> _TRY IT_: Look below for the line with "gatchina-park". Extract that line and each one after it through the last, word for word.

> _SUPPLIED DATA_:
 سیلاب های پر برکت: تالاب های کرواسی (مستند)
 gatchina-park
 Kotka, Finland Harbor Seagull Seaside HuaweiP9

> _RESULT OF THE EXERCISE_:
 gatchina-park
 Kotka, Finland Harbor Seagull Seaside HuaweiP9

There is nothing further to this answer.